Page text —
§ §

On 24/11/2009, at 9:46 PM, Matt Hamilton wrote:


On 24 Nov 2009, at 04:36, Dylan Jay wrote:

... Acquia have shown up on a few 'Magic Quadrant' type lists from Analysts. Not Drupal, but Acquia. Now Plone is not listed there at all as it is just an Open Source 'project' and not a 'vendor' in the traditional analyst sense. That said I think that is an advantage ;) but I'm sure potential buyeers might not.

Someone recently pointed out that the role of most Gartner-type analysts is not to comment on the suitablity of the CMS to your particular organisation, but to just comment on whether the vendor is going to be around next year or not. Hence why 'Plone' is not on those lists as it is not a 'vendor', but it does make me think we do lose out a bit on mindshare as a result.

Let me give you a concrete example why this is a worry. Recently a state government main portal here was implemented using drupal even though there was some large sites already implemented in that government with Plone. Inside information said one of the main reasons was one of the big 5 analyst companies recommended Drupal (I think it might have been PWC).

§ §

Task list —
a) Retype the portion of the email thread between "On 24/11/2009, at" and "as a result.", inclusive.
b) Answer these questions from the email thread:
(i) Which company, rather than Drupal itself, has appeared on analyst "Magic Quadrant" lists?
(ii) According to what someone recently pointed out, what do most Gartner-type analysts comment on?
(iii) With which system was the state government main portal implemented?
Rely solely on the email thread above.

Records supplied —
§ §

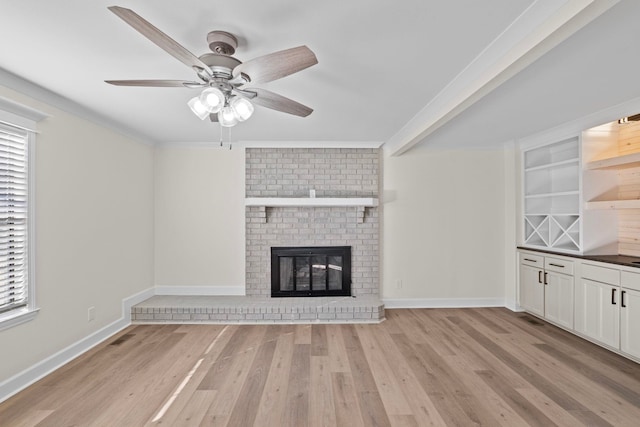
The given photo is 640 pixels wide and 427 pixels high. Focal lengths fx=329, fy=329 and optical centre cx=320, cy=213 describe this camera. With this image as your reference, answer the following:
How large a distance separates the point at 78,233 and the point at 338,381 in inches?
111

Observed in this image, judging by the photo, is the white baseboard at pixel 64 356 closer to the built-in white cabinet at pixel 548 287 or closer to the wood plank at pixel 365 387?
the wood plank at pixel 365 387

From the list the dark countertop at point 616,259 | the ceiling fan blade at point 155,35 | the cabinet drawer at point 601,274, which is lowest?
the cabinet drawer at point 601,274

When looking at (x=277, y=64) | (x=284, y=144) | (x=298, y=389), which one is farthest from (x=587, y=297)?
(x=284, y=144)

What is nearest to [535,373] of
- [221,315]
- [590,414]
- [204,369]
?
[590,414]

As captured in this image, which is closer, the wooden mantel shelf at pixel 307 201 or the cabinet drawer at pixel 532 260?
the cabinet drawer at pixel 532 260

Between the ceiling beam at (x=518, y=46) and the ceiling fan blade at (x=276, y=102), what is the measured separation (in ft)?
3.82

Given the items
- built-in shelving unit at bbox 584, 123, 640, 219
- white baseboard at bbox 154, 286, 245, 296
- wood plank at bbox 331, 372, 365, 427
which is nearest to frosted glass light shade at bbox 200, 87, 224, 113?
wood plank at bbox 331, 372, 365, 427

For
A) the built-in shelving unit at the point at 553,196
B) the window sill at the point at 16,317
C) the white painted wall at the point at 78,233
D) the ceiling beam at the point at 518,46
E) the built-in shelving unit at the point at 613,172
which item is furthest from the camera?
the built-in shelving unit at the point at 553,196

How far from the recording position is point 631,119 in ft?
10.7

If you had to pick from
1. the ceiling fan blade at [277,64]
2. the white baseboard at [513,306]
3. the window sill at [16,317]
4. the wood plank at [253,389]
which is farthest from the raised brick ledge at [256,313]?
the ceiling fan blade at [277,64]

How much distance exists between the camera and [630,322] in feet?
9.75

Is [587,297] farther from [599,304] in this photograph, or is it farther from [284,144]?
[284,144]

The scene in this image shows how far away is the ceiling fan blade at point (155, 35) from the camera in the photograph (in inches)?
51.2

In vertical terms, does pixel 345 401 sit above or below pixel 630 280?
below
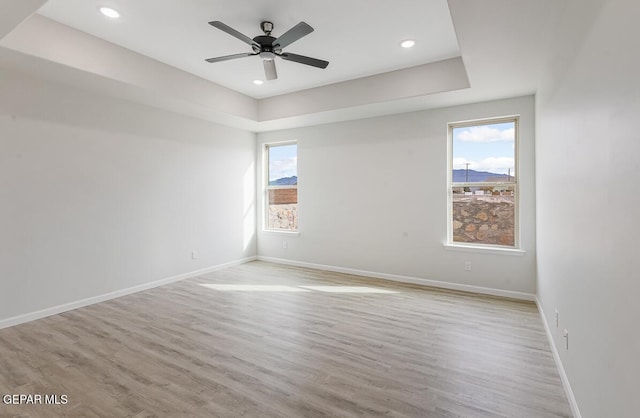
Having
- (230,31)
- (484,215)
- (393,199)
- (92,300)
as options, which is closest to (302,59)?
(230,31)

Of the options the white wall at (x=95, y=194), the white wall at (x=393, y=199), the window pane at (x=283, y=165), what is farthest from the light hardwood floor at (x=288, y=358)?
the window pane at (x=283, y=165)

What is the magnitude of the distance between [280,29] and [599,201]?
2895 millimetres

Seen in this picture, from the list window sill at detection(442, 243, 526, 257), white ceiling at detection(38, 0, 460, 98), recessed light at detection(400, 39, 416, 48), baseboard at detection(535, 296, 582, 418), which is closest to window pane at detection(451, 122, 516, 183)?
window sill at detection(442, 243, 526, 257)

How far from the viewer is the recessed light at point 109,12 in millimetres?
2711

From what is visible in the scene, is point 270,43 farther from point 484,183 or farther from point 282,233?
point 282,233

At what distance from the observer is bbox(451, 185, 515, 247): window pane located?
13.6 feet

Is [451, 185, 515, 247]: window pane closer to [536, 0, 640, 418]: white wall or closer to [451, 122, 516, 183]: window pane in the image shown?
[451, 122, 516, 183]: window pane

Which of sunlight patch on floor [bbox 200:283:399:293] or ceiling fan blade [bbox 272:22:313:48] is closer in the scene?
ceiling fan blade [bbox 272:22:313:48]

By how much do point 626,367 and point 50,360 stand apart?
3514 mm

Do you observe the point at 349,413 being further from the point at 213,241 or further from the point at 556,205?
the point at 213,241

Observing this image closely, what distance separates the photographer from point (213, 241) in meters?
5.35

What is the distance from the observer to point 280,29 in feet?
10.1

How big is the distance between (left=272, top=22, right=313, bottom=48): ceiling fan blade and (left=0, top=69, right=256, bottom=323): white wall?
2.50m

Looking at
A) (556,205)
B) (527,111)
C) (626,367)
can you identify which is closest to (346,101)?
(527,111)
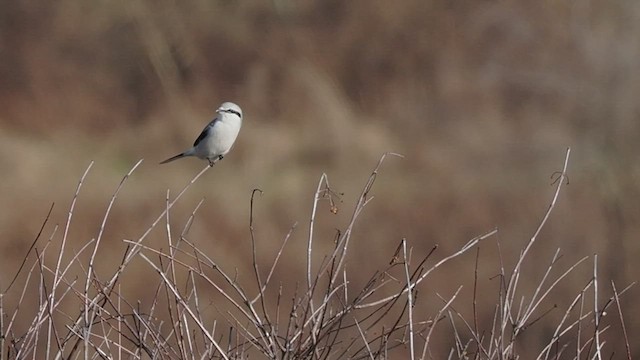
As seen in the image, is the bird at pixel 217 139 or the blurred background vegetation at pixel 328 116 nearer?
the bird at pixel 217 139

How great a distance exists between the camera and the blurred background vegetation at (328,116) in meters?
6.28

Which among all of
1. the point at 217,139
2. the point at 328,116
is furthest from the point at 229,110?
the point at 328,116

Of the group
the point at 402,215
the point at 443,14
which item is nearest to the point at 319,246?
the point at 402,215

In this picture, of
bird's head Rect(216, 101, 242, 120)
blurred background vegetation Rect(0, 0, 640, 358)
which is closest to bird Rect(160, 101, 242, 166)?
bird's head Rect(216, 101, 242, 120)

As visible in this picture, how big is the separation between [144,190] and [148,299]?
2.40 ft

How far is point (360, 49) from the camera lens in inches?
251

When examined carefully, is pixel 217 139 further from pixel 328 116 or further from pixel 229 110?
pixel 328 116

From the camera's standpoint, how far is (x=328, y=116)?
6.46 metres

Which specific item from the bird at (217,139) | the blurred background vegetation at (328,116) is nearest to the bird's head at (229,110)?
the bird at (217,139)

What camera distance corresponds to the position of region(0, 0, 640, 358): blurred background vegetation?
20.6 ft

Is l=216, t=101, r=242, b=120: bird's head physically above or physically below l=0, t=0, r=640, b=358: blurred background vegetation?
above

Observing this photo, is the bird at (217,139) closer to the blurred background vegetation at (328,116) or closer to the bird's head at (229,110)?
the bird's head at (229,110)

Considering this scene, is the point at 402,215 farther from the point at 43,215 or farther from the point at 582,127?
the point at 43,215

§ §

Answers in order —
a)
On 24/11/2009, at 9:46 PM, Matt Hamilton wrote:


On 24 Nov 2009, at 04:36, Dylan Jay wrote:

... Acquia have shown up on a few 'Magic Quadrant' type lists from Analysts. Not Drupal, but Acquia. Now Plone is not listed there at all as it is just an Open Source 'project' and not a 'vendor' in the traditional analyst sense. That said I think that is an advantage ;) but I'm sure potential buyeers might not.

Someone recently pointed out that the role of most Gartner-type analysts is not to comment on the suitablity of the CMS to your particular organisation, but to just comment on whether the vendor is going to be around next year or not. Hence why 'Plone' is not on those lists as it is not a 'vendor', but it does make me think we do lose out a bit on mindshare as a result.

b)
(i) Acquia
(ii) Whether the vendor is going to be around next year or not
(iii) Drupal